As for Obama and Clinton, racially tinged remarks were slipped into their stump speeches like so many stale bread crumbs. On Friday, the New York senator praised New York Rep. Charles Rangel as a man who rise to power without "leapfrogging" — a term that any thinking member of her predominantly black audience understood to apply to the precocious Obama.
The Illinois senator, following a strategic template that his top adviser, David Axelrod, has deployed to elect other young black politicians, waited until as late as possible in the campaign to start overtly identifying with the black community. He did so in South Carolina, where blacks make up half or more of the Democratic electorate.
"I need you to grab Cousin Pookie to vote," Obama said, playfully breaking out the black vernacular in Kingstree, S.C., on Thursday. "I need you to get Ray-Ray to vote."
David Smith, 36, a black voter backing Obama, shook his head in disgust as he discussed the spat over race while awaiting for Obama to speak in Sumpter, S.C.

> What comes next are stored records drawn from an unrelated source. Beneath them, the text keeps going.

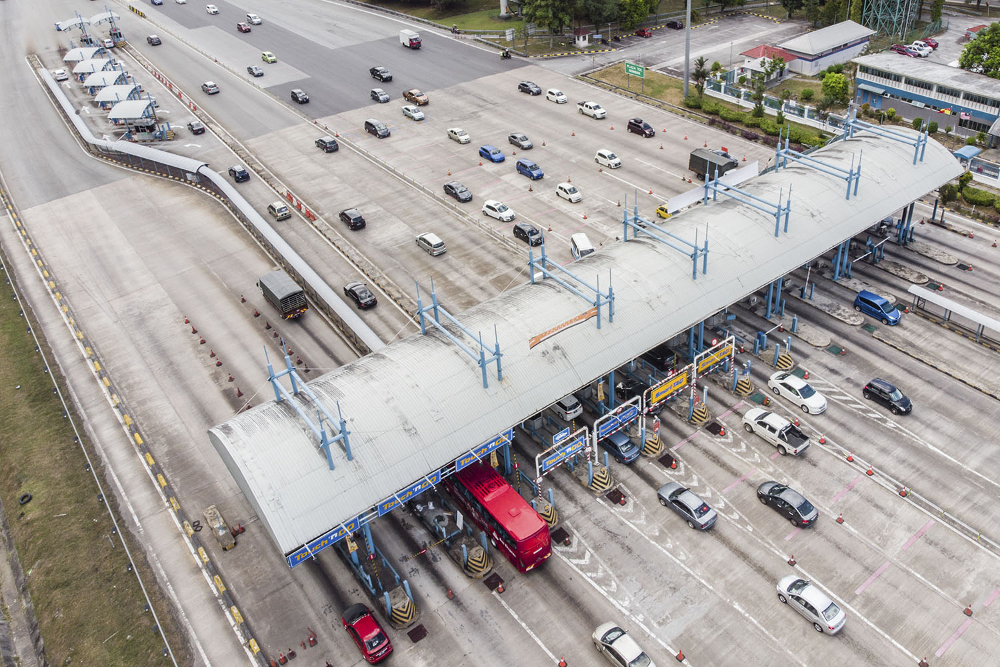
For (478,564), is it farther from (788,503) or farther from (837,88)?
(837,88)

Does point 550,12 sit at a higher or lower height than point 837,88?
higher

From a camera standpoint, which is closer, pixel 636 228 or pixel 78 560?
pixel 78 560

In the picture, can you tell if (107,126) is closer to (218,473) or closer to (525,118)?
(525,118)

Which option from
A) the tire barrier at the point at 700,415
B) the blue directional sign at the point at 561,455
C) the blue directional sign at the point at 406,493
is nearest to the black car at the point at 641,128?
the tire barrier at the point at 700,415

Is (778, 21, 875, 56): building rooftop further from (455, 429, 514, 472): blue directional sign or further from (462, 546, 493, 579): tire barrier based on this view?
(462, 546, 493, 579): tire barrier

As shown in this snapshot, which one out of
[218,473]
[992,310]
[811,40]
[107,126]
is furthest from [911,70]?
[107,126]

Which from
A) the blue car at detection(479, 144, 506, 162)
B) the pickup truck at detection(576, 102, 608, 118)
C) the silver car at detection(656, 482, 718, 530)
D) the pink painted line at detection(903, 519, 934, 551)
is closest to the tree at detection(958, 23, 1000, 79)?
the pickup truck at detection(576, 102, 608, 118)

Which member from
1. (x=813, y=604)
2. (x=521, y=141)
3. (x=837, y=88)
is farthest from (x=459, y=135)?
(x=813, y=604)
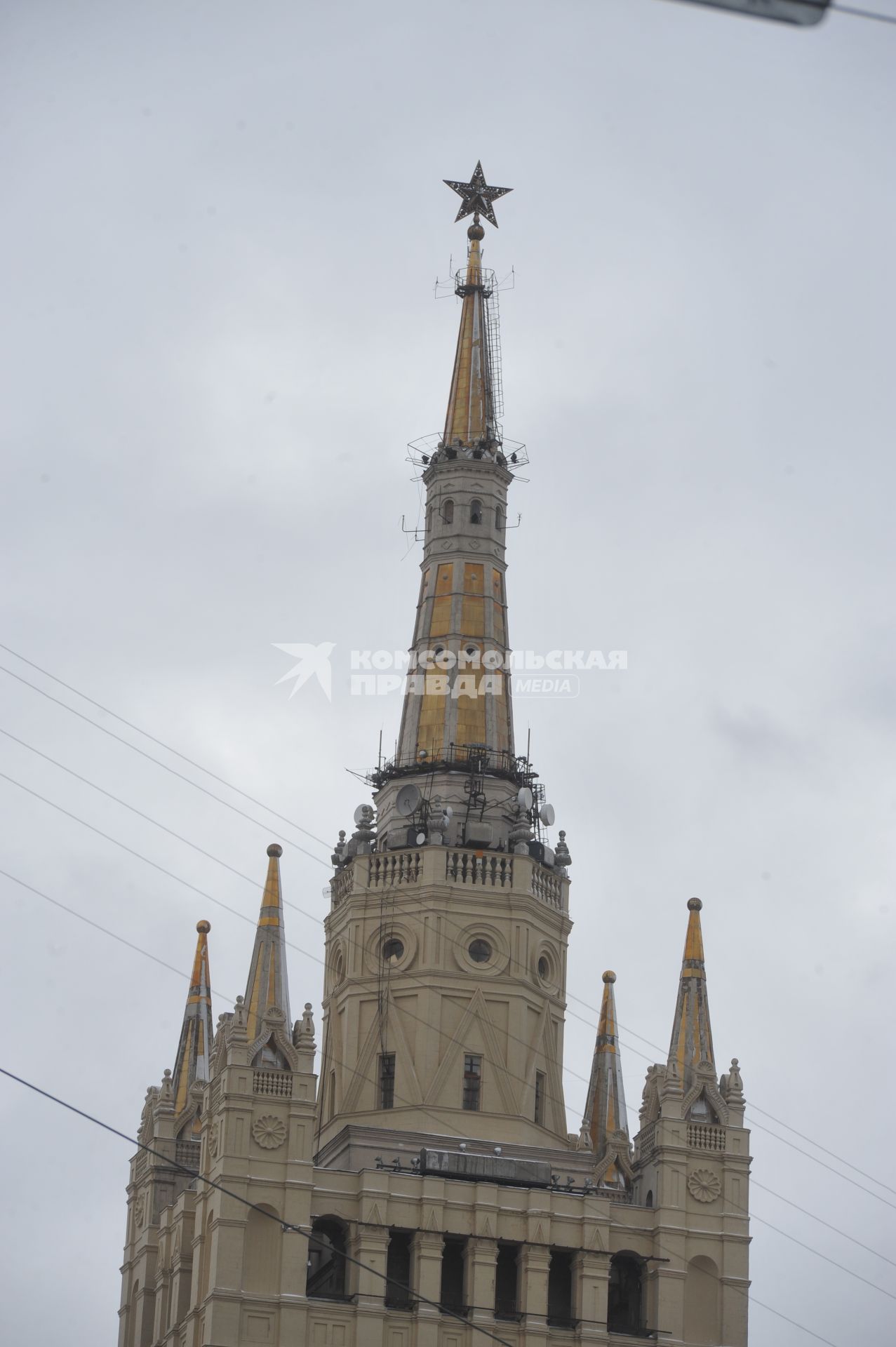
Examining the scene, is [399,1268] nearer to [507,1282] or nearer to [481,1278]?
[481,1278]

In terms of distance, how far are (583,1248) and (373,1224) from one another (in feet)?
28.5

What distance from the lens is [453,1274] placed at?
89.6 metres

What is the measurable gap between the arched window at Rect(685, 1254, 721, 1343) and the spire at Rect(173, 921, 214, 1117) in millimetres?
24328

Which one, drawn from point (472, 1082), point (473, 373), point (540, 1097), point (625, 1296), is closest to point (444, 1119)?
point (472, 1082)

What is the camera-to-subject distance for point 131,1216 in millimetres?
103312

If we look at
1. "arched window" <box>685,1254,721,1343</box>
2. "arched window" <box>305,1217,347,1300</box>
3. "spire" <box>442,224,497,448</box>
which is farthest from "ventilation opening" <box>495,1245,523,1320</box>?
"spire" <box>442,224,497,448</box>

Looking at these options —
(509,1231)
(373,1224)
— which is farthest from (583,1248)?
(373,1224)

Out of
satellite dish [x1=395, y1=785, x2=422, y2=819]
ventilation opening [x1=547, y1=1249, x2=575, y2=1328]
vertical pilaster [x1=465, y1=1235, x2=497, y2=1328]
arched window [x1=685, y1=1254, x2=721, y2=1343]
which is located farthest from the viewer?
satellite dish [x1=395, y1=785, x2=422, y2=819]

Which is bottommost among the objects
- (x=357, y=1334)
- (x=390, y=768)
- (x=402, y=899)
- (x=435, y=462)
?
(x=357, y=1334)

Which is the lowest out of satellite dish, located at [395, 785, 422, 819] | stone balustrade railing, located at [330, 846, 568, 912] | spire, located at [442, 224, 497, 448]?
stone balustrade railing, located at [330, 846, 568, 912]

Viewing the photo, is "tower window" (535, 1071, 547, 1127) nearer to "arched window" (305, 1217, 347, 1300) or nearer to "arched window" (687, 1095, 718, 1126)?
"arched window" (687, 1095, 718, 1126)

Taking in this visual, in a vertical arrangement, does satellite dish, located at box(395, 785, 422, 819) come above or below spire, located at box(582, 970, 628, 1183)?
above

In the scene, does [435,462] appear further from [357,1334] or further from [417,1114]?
[357,1334]

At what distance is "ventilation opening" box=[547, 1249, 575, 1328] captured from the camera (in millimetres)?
89750
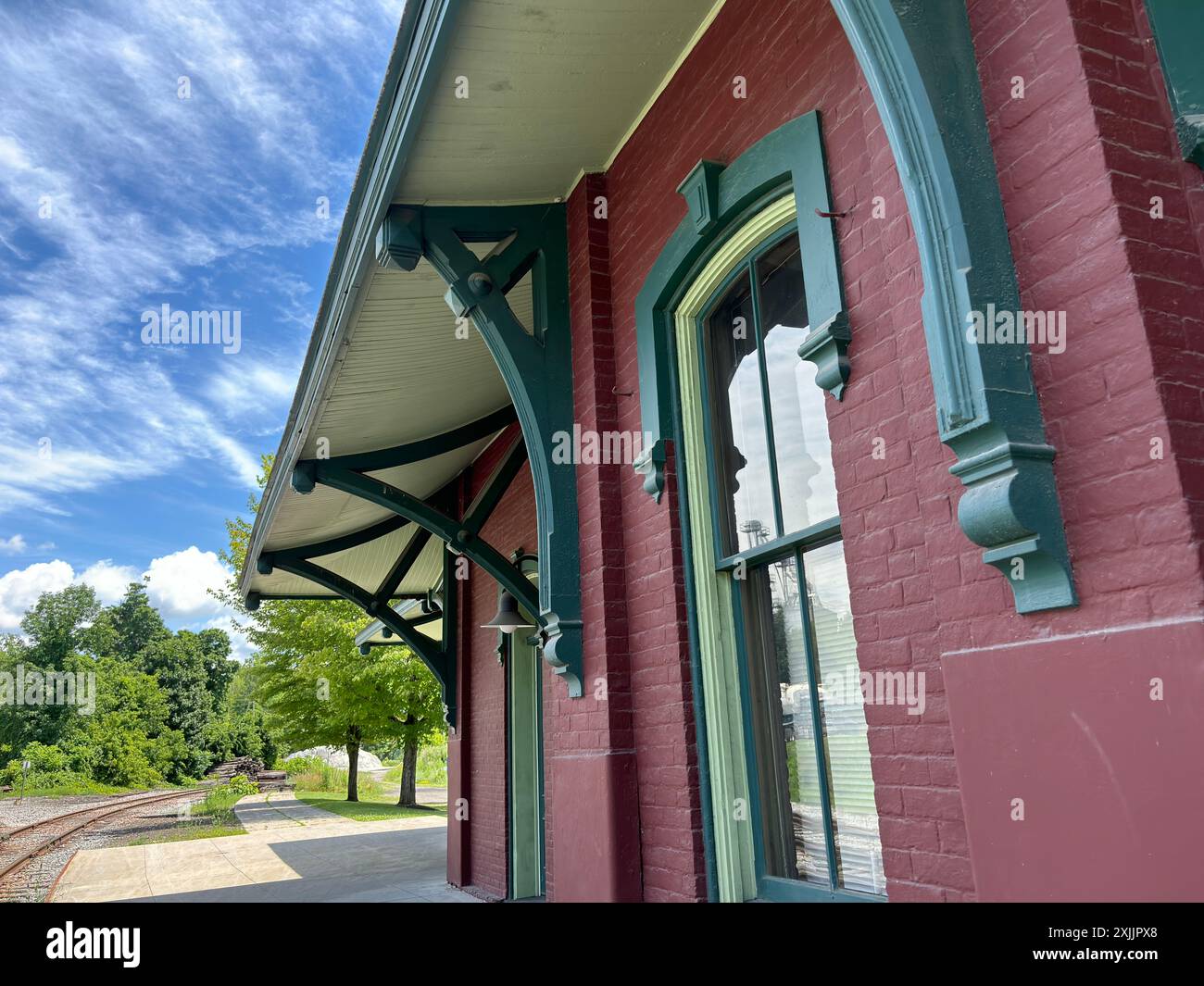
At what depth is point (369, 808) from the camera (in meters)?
23.1

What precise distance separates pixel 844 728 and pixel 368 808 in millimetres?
22193

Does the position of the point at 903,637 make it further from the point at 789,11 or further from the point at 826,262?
the point at 789,11

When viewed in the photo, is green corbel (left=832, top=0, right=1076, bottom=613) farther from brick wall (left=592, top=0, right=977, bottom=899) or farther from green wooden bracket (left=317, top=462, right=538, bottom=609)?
green wooden bracket (left=317, top=462, right=538, bottom=609)

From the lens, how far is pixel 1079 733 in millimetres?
1983

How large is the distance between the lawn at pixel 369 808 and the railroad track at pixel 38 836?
5740mm

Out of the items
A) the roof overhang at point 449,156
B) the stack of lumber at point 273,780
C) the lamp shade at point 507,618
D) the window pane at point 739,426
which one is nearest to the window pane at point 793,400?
the window pane at point 739,426

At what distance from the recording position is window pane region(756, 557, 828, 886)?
352 cm

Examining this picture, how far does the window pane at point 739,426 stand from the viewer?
13.0 ft

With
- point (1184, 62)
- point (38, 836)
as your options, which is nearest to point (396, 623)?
point (1184, 62)

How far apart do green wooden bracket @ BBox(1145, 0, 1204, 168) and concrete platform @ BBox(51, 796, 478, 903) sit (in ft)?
24.9

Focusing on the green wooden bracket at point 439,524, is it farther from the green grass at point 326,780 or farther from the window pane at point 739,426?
the green grass at point 326,780

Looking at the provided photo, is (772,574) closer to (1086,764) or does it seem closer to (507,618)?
(1086,764)

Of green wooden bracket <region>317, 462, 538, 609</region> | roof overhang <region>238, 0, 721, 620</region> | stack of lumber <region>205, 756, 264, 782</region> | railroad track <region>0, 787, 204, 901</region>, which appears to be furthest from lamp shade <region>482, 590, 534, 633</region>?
stack of lumber <region>205, 756, 264, 782</region>

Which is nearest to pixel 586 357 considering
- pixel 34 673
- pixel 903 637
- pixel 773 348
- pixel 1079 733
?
pixel 773 348
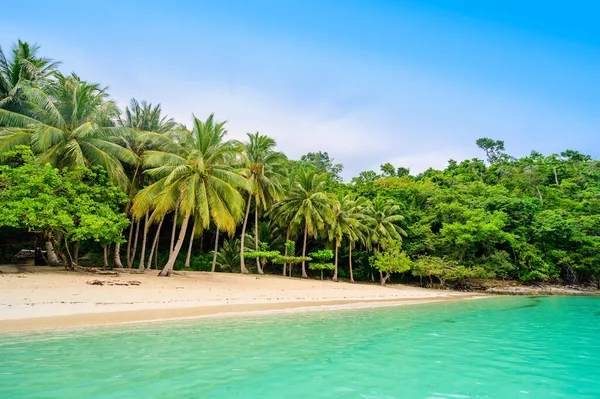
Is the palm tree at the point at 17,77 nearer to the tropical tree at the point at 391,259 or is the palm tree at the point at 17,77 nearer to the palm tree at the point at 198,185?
the palm tree at the point at 198,185

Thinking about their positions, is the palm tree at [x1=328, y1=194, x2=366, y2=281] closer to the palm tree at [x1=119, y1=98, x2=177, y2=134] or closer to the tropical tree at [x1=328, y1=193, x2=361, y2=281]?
the tropical tree at [x1=328, y1=193, x2=361, y2=281]

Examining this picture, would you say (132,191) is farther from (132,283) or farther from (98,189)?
(132,283)

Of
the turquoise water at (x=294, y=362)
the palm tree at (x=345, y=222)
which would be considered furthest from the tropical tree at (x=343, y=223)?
the turquoise water at (x=294, y=362)

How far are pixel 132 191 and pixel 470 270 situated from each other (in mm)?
26936

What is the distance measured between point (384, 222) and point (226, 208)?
16469 millimetres

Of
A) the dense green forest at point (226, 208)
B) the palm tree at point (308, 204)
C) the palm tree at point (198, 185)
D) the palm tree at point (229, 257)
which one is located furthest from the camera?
the palm tree at point (229, 257)

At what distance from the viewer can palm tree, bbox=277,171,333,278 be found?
2991 centimetres

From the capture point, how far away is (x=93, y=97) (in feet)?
72.5

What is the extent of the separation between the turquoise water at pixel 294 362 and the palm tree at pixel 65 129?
46.5 feet

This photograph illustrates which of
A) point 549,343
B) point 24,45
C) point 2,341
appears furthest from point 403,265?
point 24,45

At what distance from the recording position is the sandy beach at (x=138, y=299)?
10469 millimetres

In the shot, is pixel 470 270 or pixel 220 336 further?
pixel 470 270

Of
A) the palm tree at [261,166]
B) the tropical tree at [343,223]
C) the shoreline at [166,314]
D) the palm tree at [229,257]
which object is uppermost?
the palm tree at [261,166]

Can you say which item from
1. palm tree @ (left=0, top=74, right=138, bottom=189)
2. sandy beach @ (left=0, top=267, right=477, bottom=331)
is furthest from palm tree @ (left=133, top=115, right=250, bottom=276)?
sandy beach @ (left=0, top=267, right=477, bottom=331)
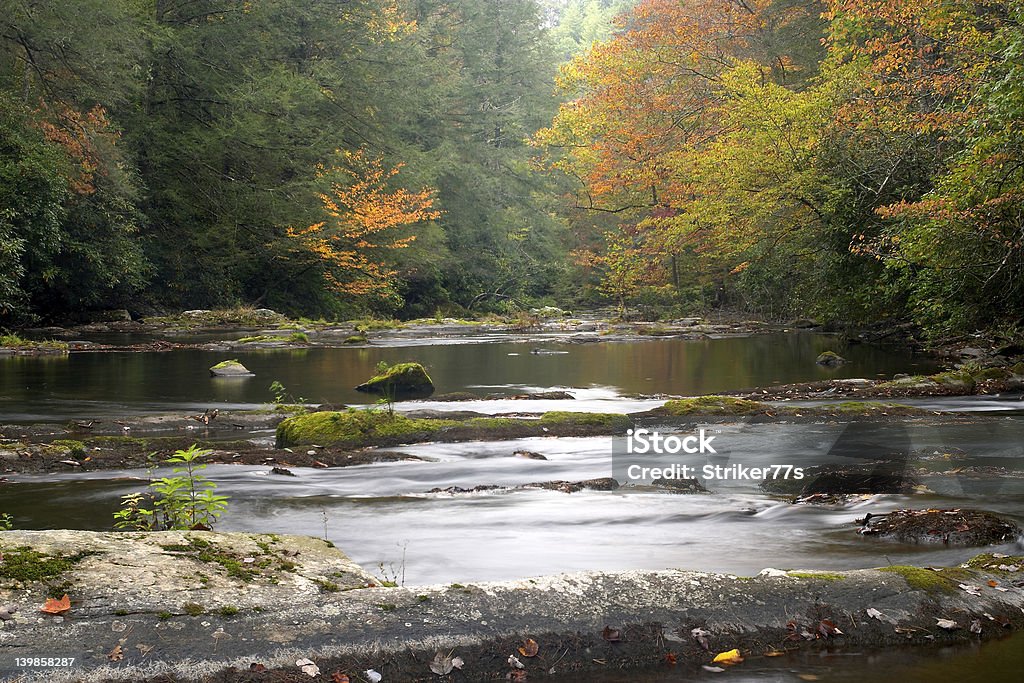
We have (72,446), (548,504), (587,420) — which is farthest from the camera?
(587,420)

"They both ought to knock it off," he said of Obama and Clinton. "It's not becoming of a past or future president."
A black man who identified himself as a pastor told Bill Clinton at an event in Kingstree, S.C., that black voters should rally behind his wife to keep Republicans out of the White House. Of white Americans, he said: "They're not ready for a black president."
Several black audience members nodded and said, "That's right."
"I have to tell you I hope you're not right," Bill Clinton responded.